I poured me a BIG Coke.“Can we order bigger cups?”
She and Richard jerked their heads around at me in unison.
I took a step back.“Maybe we’ll check into that on another day.” I peeked my head through the door and saw the clamor. Mervine, Louise’s twin of seventy-five years, was pouring coffee as fast as her wrists could tilt.
“Savannah Phillips?”
I looked up and felt the Coke burn its way up through my nostrils. It was her. The woman I had successfully avoided for nine months, ten days, and—I caught a glance at my watch—sixteen hours.“Yes?”
“Elizabeth Lewis,” she said, extending her hand. My ignorant look worked.“Grant Lewis’s wife.”
The dagger went in deep. What was left to destroy? My mother had a dog. Amber was encroaching on my vacation. Now this.
The bling-bling from her left hand caused me to stumble backward. The swinging door hit me in the hiney. I could see Mervine watching me. I cast her a glance. She gave a knowing smile of pity. She didn’t talk anyway, so who did that surprise?

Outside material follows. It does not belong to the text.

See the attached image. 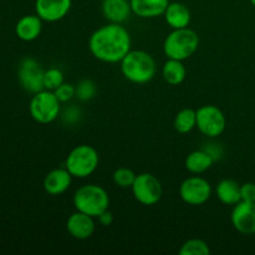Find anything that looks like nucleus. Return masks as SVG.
<instances>
[{"label": "nucleus", "mask_w": 255, "mask_h": 255, "mask_svg": "<svg viewBox=\"0 0 255 255\" xmlns=\"http://www.w3.org/2000/svg\"><path fill=\"white\" fill-rule=\"evenodd\" d=\"M44 74L45 70L37 62V60L32 59V57H25L19 65L17 79L25 91L34 95L41 90H45Z\"/></svg>", "instance_id": "obj_10"}, {"label": "nucleus", "mask_w": 255, "mask_h": 255, "mask_svg": "<svg viewBox=\"0 0 255 255\" xmlns=\"http://www.w3.org/2000/svg\"><path fill=\"white\" fill-rule=\"evenodd\" d=\"M72 178L74 177L65 167L64 168H55L45 176L42 187L50 196H61L70 188Z\"/></svg>", "instance_id": "obj_14"}, {"label": "nucleus", "mask_w": 255, "mask_h": 255, "mask_svg": "<svg viewBox=\"0 0 255 255\" xmlns=\"http://www.w3.org/2000/svg\"><path fill=\"white\" fill-rule=\"evenodd\" d=\"M162 76L168 85L178 86L186 80L187 69L181 60L168 59L162 67Z\"/></svg>", "instance_id": "obj_21"}, {"label": "nucleus", "mask_w": 255, "mask_h": 255, "mask_svg": "<svg viewBox=\"0 0 255 255\" xmlns=\"http://www.w3.org/2000/svg\"><path fill=\"white\" fill-rule=\"evenodd\" d=\"M42 21L44 20L37 14L25 15L15 25V34L22 41H34L41 34Z\"/></svg>", "instance_id": "obj_16"}, {"label": "nucleus", "mask_w": 255, "mask_h": 255, "mask_svg": "<svg viewBox=\"0 0 255 255\" xmlns=\"http://www.w3.org/2000/svg\"><path fill=\"white\" fill-rule=\"evenodd\" d=\"M94 217L76 211L67 218L66 229L67 233L77 241H86L91 238L95 232Z\"/></svg>", "instance_id": "obj_13"}, {"label": "nucleus", "mask_w": 255, "mask_h": 255, "mask_svg": "<svg viewBox=\"0 0 255 255\" xmlns=\"http://www.w3.org/2000/svg\"><path fill=\"white\" fill-rule=\"evenodd\" d=\"M179 196L182 201L189 206H202L211 198L212 186L206 178L196 174L182 182L179 186Z\"/></svg>", "instance_id": "obj_9"}, {"label": "nucleus", "mask_w": 255, "mask_h": 255, "mask_svg": "<svg viewBox=\"0 0 255 255\" xmlns=\"http://www.w3.org/2000/svg\"><path fill=\"white\" fill-rule=\"evenodd\" d=\"M101 10L105 19L115 24H124L133 14L129 0H102Z\"/></svg>", "instance_id": "obj_15"}, {"label": "nucleus", "mask_w": 255, "mask_h": 255, "mask_svg": "<svg viewBox=\"0 0 255 255\" xmlns=\"http://www.w3.org/2000/svg\"><path fill=\"white\" fill-rule=\"evenodd\" d=\"M179 255H209L211 249L204 241L193 238L187 241L179 249Z\"/></svg>", "instance_id": "obj_23"}, {"label": "nucleus", "mask_w": 255, "mask_h": 255, "mask_svg": "<svg viewBox=\"0 0 255 255\" xmlns=\"http://www.w3.org/2000/svg\"><path fill=\"white\" fill-rule=\"evenodd\" d=\"M174 128L182 134L189 133L197 127V112L193 109H183L174 117Z\"/></svg>", "instance_id": "obj_22"}, {"label": "nucleus", "mask_w": 255, "mask_h": 255, "mask_svg": "<svg viewBox=\"0 0 255 255\" xmlns=\"http://www.w3.org/2000/svg\"><path fill=\"white\" fill-rule=\"evenodd\" d=\"M251 2H252V5L255 7V0H251Z\"/></svg>", "instance_id": "obj_32"}, {"label": "nucleus", "mask_w": 255, "mask_h": 255, "mask_svg": "<svg viewBox=\"0 0 255 255\" xmlns=\"http://www.w3.org/2000/svg\"><path fill=\"white\" fill-rule=\"evenodd\" d=\"M231 221L239 233L246 236L255 234V203L243 201L237 203L232 211Z\"/></svg>", "instance_id": "obj_11"}, {"label": "nucleus", "mask_w": 255, "mask_h": 255, "mask_svg": "<svg viewBox=\"0 0 255 255\" xmlns=\"http://www.w3.org/2000/svg\"><path fill=\"white\" fill-rule=\"evenodd\" d=\"M97 219H99V223L104 227H109L114 223V216H112V213L109 209L102 212V213L97 217Z\"/></svg>", "instance_id": "obj_30"}, {"label": "nucleus", "mask_w": 255, "mask_h": 255, "mask_svg": "<svg viewBox=\"0 0 255 255\" xmlns=\"http://www.w3.org/2000/svg\"><path fill=\"white\" fill-rule=\"evenodd\" d=\"M120 64L122 75L132 84H147L157 71L153 56L143 50H131Z\"/></svg>", "instance_id": "obj_2"}, {"label": "nucleus", "mask_w": 255, "mask_h": 255, "mask_svg": "<svg viewBox=\"0 0 255 255\" xmlns=\"http://www.w3.org/2000/svg\"><path fill=\"white\" fill-rule=\"evenodd\" d=\"M197 112V128L209 138L221 136L227 127V119L223 111L214 105L201 106Z\"/></svg>", "instance_id": "obj_7"}, {"label": "nucleus", "mask_w": 255, "mask_h": 255, "mask_svg": "<svg viewBox=\"0 0 255 255\" xmlns=\"http://www.w3.org/2000/svg\"><path fill=\"white\" fill-rule=\"evenodd\" d=\"M163 16L168 26L172 29H183L188 27L191 22V10L186 4L179 1H171L163 12Z\"/></svg>", "instance_id": "obj_17"}, {"label": "nucleus", "mask_w": 255, "mask_h": 255, "mask_svg": "<svg viewBox=\"0 0 255 255\" xmlns=\"http://www.w3.org/2000/svg\"><path fill=\"white\" fill-rule=\"evenodd\" d=\"M132 12L143 19H152L163 15L169 0H129Z\"/></svg>", "instance_id": "obj_18"}, {"label": "nucleus", "mask_w": 255, "mask_h": 255, "mask_svg": "<svg viewBox=\"0 0 255 255\" xmlns=\"http://www.w3.org/2000/svg\"><path fill=\"white\" fill-rule=\"evenodd\" d=\"M217 198L226 206H236L242 201L241 198V184L234 179H222L216 187Z\"/></svg>", "instance_id": "obj_19"}, {"label": "nucleus", "mask_w": 255, "mask_h": 255, "mask_svg": "<svg viewBox=\"0 0 255 255\" xmlns=\"http://www.w3.org/2000/svg\"><path fill=\"white\" fill-rule=\"evenodd\" d=\"M100 156L96 148L90 144H80L72 148L65 161V168L74 178L84 179L97 169Z\"/></svg>", "instance_id": "obj_5"}, {"label": "nucleus", "mask_w": 255, "mask_h": 255, "mask_svg": "<svg viewBox=\"0 0 255 255\" xmlns=\"http://www.w3.org/2000/svg\"><path fill=\"white\" fill-rule=\"evenodd\" d=\"M74 207L76 211L97 218L110 207L109 193L99 184H85L74 194Z\"/></svg>", "instance_id": "obj_4"}, {"label": "nucleus", "mask_w": 255, "mask_h": 255, "mask_svg": "<svg viewBox=\"0 0 255 255\" xmlns=\"http://www.w3.org/2000/svg\"><path fill=\"white\" fill-rule=\"evenodd\" d=\"M64 115H70V117H66V119L64 120H66V121H69L70 124H71V122H75L79 120L80 111L77 109H75V107H70V109H67L66 111H65Z\"/></svg>", "instance_id": "obj_31"}, {"label": "nucleus", "mask_w": 255, "mask_h": 255, "mask_svg": "<svg viewBox=\"0 0 255 255\" xmlns=\"http://www.w3.org/2000/svg\"><path fill=\"white\" fill-rule=\"evenodd\" d=\"M54 94L56 95V97L59 99V101L61 102V104H65V102H69L70 100L75 96V86L71 84L64 82V84L60 85V86L55 90Z\"/></svg>", "instance_id": "obj_27"}, {"label": "nucleus", "mask_w": 255, "mask_h": 255, "mask_svg": "<svg viewBox=\"0 0 255 255\" xmlns=\"http://www.w3.org/2000/svg\"><path fill=\"white\" fill-rule=\"evenodd\" d=\"M97 92V86L92 80H82L79 84L75 86V96L80 100V101H89V100L94 99L95 95Z\"/></svg>", "instance_id": "obj_25"}, {"label": "nucleus", "mask_w": 255, "mask_h": 255, "mask_svg": "<svg viewBox=\"0 0 255 255\" xmlns=\"http://www.w3.org/2000/svg\"><path fill=\"white\" fill-rule=\"evenodd\" d=\"M204 149H206V151L208 152L212 157H213L214 161H218V159L222 157V154H223V149H222V147L217 143L206 144Z\"/></svg>", "instance_id": "obj_29"}, {"label": "nucleus", "mask_w": 255, "mask_h": 255, "mask_svg": "<svg viewBox=\"0 0 255 255\" xmlns=\"http://www.w3.org/2000/svg\"><path fill=\"white\" fill-rule=\"evenodd\" d=\"M131 35L122 24L109 22L90 36L89 49L95 59L107 64H117L131 51Z\"/></svg>", "instance_id": "obj_1"}, {"label": "nucleus", "mask_w": 255, "mask_h": 255, "mask_svg": "<svg viewBox=\"0 0 255 255\" xmlns=\"http://www.w3.org/2000/svg\"><path fill=\"white\" fill-rule=\"evenodd\" d=\"M131 189L134 199L143 206H154L161 201L163 194L161 182L151 173L137 174Z\"/></svg>", "instance_id": "obj_8"}, {"label": "nucleus", "mask_w": 255, "mask_h": 255, "mask_svg": "<svg viewBox=\"0 0 255 255\" xmlns=\"http://www.w3.org/2000/svg\"><path fill=\"white\" fill-rule=\"evenodd\" d=\"M241 198L243 202L255 203V183L247 182V183L241 184Z\"/></svg>", "instance_id": "obj_28"}, {"label": "nucleus", "mask_w": 255, "mask_h": 255, "mask_svg": "<svg viewBox=\"0 0 255 255\" xmlns=\"http://www.w3.org/2000/svg\"><path fill=\"white\" fill-rule=\"evenodd\" d=\"M199 36L194 30L189 27L173 29L163 42V52L167 59L184 60L189 59L198 50Z\"/></svg>", "instance_id": "obj_3"}, {"label": "nucleus", "mask_w": 255, "mask_h": 255, "mask_svg": "<svg viewBox=\"0 0 255 255\" xmlns=\"http://www.w3.org/2000/svg\"><path fill=\"white\" fill-rule=\"evenodd\" d=\"M30 116L36 122L47 125L54 122L61 112V102L50 90H41L32 95L29 104Z\"/></svg>", "instance_id": "obj_6"}, {"label": "nucleus", "mask_w": 255, "mask_h": 255, "mask_svg": "<svg viewBox=\"0 0 255 255\" xmlns=\"http://www.w3.org/2000/svg\"><path fill=\"white\" fill-rule=\"evenodd\" d=\"M72 0H36L35 11L46 22H56L64 19L71 9Z\"/></svg>", "instance_id": "obj_12"}, {"label": "nucleus", "mask_w": 255, "mask_h": 255, "mask_svg": "<svg viewBox=\"0 0 255 255\" xmlns=\"http://www.w3.org/2000/svg\"><path fill=\"white\" fill-rule=\"evenodd\" d=\"M136 177L137 174L128 167H120L112 174L115 184L120 188H131Z\"/></svg>", "instance_id": "obj_24"}, {"label": "nucleus", "mask_w": 255, "mask_h": 255, "mask_svg": "<svg viewBox=\"0 0 255 255\" xmlns=\"http://www.w3.org/2000/svg\"><path fill=\"white\" fill-rule=\"evenodd\" d=\"M214 158L204 148L196 149L187 156L186 168L192 174H202L208 171L214 164Z\"/></svg>", "instance_id": "obj_20"}, {"label": "nucleus", "mask_w": 255, "mask_h": 255, "mask_svg": "<svg viewBox=\"0 0 255 255\" xmlns=\"http://www.w3.org/2000/svg\"><path fill=\"white\" fill-rule=\"evenodd\" d=\"M64 84V74L57 67H51L49 70H45L44 74V87L45 90L55 91L60 85Z\"/></svg>", "instance_id": "obj_26"}]
</instances>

“Oh, Elizabeth, yes. I’ve heard so much about you. What a pleasure to meet you.” I scanned her together ensemble, with its complementary toned handbag and shoes to match and wondered why I didn’t think Saturday required organized apparel. The blue running pants that stopped above my ankles and white T-shirt didn’t say, “Ooh, America’s Next Top Model has just arrived on the premises.” And the New Balance tennis shoes that I had just purchased were still shining like a beacon on a stormy night.
“Oh, and I’ve heard so much about you. Grant has told me ever since we got married”—dagger is now being turned —“that I had to meet you. And I love your articles. They just touch my heart every time. Especially the story about the elderly lady named Joy, who lost her memory and was wandering the streets of Savannah. Oh, girl, I cried for a week.”